The Kremlin leader once again portrayed his country as the victim, claiming it was the West, and not Russia, that had started the war in Ukraine. Russia, said the president, was just trying to stop it.
He reeled off a long list of historical grievances, before announcing that Russia would be suspending its participation in a key nuclear weapons agreement with America.
Ironically, once you get past the Daily Mail headline (US slams ‘absurdity’ of Putin’s national address as Vladimir says Russia will no longer participate in nuclear arms treaty and accuses the West of starting Ukraine war in bid to spark global conflict and achieve ‘limitless power’), the opening para is not too bad:
President Vladimir Putin on Tuesday vowed to continue with Russia’s year-long war in Ukraine and accused the U.S.-led NATO alliance of fanning the flames of the conflict in the mistaken belief that it could defeat Moscow in a global confrontation. Addressing Russian lawmakers in his annual state-of-the-nation address (shown left), he claimed Russia had tried ‘everything possible’ to avoid conflict, before he launched his invasion of Ukraine on February 24. He said he was addressing them ‘at a time which we all know is a difficult’ and vowed to ‘systematically’ continue with the offensive in Ukraine. His speech comes days before the war in Ukraine passes the one-year mark on Friday. Putin ordered his forces into the country on February 24, 2022 in what he calls a ‘special military operation’ instead of a war. Since then, tens of thousands of men have been killed, and Putin, 70, now says Russia is locked in an existential battle with the West. The address came the day after US president Joe Biden made a surprise visit to Kyiv to meet Ukraine’s president Volodymyr Zelensky
Putin paid considerable attention to the effects of the war and what the government would do in response. He had a very long section early on thanking the many who had contributed, from children writing to soldiers at the front and pensioners donating to war foundations, to military priests, doctors and medics, construction workers, factory employees working extra shifts, and even journalists going to the front. He also stressed how well Russia had adapted “on the fly” with business and construction lending up more (and more than in 2021 v.2020), banks in the black, unemployment at a record low at 3.7%, GDP down only by 2.1% and inflation expected to reach 4% by second quarter 2023. He particularly praised the productivity of the agricultural sector, with exports hitting a level that would have seemed inconceivable 10 to 15 years ago.
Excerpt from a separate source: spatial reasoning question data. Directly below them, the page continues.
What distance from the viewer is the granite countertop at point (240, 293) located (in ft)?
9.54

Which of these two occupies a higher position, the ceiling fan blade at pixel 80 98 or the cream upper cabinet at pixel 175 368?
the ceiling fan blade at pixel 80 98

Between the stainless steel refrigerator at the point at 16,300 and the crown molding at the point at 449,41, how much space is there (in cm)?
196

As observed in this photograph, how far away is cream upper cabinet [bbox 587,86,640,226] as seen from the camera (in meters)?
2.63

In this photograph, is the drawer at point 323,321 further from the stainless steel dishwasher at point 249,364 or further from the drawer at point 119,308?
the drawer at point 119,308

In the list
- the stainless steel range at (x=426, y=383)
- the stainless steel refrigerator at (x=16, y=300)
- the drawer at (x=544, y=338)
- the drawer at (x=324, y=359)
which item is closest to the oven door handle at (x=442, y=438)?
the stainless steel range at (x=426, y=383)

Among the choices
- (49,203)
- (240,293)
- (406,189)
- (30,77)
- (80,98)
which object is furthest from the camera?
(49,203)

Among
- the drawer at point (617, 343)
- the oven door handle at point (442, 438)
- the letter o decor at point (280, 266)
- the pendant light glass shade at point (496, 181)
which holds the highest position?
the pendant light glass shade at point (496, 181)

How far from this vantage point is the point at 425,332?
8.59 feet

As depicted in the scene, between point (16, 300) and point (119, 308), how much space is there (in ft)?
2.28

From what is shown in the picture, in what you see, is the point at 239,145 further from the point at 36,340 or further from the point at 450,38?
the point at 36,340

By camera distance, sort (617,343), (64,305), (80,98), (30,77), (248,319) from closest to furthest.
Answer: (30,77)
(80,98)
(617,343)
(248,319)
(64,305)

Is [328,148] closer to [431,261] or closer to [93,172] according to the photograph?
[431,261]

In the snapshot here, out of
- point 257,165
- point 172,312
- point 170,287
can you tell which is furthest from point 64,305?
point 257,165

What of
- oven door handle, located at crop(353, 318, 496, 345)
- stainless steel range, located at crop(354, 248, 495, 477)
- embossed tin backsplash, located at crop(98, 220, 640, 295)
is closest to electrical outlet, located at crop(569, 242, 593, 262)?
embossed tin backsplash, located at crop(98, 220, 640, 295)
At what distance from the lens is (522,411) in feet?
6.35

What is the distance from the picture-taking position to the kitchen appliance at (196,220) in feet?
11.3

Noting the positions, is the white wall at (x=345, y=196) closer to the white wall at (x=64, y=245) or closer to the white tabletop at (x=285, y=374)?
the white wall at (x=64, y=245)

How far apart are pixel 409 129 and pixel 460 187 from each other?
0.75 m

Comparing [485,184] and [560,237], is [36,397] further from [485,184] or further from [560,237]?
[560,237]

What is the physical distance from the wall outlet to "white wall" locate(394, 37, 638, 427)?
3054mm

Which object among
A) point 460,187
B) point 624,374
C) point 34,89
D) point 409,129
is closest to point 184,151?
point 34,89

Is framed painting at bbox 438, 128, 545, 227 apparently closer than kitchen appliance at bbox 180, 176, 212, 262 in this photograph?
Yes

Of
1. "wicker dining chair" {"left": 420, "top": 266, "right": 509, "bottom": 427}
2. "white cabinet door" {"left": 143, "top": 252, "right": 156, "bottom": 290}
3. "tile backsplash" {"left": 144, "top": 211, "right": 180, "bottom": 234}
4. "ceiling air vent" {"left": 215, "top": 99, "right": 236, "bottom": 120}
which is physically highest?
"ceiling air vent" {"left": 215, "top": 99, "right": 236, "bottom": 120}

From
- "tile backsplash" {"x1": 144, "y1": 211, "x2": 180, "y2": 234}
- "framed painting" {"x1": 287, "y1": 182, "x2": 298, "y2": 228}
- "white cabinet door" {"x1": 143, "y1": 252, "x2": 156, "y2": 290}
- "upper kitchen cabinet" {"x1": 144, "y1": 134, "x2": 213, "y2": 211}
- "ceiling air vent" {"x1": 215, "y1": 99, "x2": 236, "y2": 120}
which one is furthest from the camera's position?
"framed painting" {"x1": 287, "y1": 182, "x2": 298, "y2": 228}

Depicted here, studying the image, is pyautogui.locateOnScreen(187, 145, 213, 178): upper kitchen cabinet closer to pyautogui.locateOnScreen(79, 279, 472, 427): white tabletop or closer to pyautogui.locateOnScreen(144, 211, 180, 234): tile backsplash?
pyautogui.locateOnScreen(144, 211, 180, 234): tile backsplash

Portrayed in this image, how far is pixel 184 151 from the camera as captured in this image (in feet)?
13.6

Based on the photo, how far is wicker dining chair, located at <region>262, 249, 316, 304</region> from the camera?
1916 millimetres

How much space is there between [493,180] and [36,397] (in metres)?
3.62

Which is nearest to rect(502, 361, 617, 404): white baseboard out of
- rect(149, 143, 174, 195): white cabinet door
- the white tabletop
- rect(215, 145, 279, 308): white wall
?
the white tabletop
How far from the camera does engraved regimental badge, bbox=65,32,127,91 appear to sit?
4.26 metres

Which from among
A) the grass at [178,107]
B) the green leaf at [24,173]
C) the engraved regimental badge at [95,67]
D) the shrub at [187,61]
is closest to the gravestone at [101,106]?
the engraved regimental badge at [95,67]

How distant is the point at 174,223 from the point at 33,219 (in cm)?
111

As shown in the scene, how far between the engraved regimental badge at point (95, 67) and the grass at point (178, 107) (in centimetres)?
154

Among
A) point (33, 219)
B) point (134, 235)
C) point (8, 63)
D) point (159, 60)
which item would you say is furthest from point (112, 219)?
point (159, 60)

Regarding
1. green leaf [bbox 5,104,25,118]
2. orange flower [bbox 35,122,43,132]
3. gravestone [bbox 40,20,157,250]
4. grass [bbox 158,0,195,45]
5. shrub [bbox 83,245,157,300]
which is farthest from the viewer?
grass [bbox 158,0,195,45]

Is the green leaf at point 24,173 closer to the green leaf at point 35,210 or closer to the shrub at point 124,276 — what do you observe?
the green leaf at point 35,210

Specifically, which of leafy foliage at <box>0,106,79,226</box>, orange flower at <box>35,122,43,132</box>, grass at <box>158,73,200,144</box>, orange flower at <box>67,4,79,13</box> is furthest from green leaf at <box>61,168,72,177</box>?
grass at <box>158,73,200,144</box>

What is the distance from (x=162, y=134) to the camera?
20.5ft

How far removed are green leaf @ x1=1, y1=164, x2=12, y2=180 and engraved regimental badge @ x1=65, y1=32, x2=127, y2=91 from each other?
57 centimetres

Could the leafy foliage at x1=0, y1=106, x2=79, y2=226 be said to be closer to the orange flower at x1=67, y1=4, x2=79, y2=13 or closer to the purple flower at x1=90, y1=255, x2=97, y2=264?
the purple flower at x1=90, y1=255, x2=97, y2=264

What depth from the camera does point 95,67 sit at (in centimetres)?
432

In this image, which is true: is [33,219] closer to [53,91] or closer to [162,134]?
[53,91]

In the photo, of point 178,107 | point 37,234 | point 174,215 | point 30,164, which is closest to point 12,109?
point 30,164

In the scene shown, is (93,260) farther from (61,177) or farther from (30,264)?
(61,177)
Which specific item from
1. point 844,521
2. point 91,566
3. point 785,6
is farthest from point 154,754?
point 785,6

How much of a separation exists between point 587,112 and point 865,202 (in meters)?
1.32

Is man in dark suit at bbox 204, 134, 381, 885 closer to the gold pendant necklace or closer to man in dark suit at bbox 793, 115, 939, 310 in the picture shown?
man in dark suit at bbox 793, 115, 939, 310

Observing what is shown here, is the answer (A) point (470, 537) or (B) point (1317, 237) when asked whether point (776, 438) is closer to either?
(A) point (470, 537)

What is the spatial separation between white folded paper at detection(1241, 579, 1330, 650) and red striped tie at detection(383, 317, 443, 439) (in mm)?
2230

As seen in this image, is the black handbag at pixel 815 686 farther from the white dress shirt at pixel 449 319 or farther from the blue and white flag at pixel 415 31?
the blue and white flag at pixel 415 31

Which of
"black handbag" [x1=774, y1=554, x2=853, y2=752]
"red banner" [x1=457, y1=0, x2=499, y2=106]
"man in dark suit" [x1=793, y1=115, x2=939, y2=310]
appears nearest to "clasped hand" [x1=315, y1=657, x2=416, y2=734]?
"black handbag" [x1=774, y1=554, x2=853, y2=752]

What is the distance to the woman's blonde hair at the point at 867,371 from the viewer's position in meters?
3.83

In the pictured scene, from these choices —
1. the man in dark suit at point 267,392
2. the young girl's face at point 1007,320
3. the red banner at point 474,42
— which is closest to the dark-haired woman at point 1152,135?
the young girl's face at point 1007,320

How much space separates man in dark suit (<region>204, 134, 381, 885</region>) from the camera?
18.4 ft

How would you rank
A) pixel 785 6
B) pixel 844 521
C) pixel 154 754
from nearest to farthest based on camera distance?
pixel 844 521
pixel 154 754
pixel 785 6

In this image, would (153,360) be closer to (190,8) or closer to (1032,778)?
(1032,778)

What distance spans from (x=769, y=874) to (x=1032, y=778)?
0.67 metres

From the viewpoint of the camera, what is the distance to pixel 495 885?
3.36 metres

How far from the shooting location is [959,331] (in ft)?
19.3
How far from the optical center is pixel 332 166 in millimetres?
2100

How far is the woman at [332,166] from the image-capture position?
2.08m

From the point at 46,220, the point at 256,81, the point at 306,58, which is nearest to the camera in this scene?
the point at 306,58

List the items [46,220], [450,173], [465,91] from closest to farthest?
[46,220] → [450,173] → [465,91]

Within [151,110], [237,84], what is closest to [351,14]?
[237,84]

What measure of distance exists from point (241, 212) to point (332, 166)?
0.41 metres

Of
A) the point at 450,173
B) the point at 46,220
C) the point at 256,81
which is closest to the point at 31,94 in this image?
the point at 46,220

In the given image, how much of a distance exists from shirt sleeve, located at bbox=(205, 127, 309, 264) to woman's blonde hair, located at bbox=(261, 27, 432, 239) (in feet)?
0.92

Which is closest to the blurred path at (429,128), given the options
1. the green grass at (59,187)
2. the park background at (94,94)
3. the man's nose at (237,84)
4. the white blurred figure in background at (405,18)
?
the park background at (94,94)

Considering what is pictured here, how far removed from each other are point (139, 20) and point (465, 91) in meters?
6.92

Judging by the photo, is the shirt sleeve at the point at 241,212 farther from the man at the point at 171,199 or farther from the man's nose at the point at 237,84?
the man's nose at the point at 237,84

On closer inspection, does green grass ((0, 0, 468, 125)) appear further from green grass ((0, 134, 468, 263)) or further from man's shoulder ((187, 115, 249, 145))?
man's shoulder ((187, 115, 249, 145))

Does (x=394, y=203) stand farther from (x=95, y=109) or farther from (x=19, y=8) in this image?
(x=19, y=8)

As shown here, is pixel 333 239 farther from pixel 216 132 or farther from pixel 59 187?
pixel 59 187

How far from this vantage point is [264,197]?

But Putin’s plans are ambitious, for wholesale reorientation and improvement. He said that Russia had fallen in with the Western short-term economic model which resulted in focusing unduly on commodities. Putin wants Russia to focus more on what economists would call value added, with aggressive investment across the board: the development of new logistics corridors and investment in Black Sea and polar shipping, in basic R&D, in vocational schools, in medicine and pharmaceuticals, electronics, nuclear, construction, and administration. He also called a wide range of new schemes, from stronger deposit insurance and pension protections, better access of small companies to capital markets, subsidized loans to encourage factory building, housing subsidies for young scientists, tax breaks for companies that use Russian IT and electronics, modernization of primary health care, free gas for kindergartens and hospitals….and more.
Putin stressed that Russia has everything it needs. His vision is not quite autarky; he expects Russia to trade. But he want to develop internal capabilities across the board so Russia can be more self reliant and self sufficient.
Putin implicitly presented the war as something Russians can manage with effort and some individual sacrifice, as opposed to have dominate their society. And so far, that is how it is shaking out.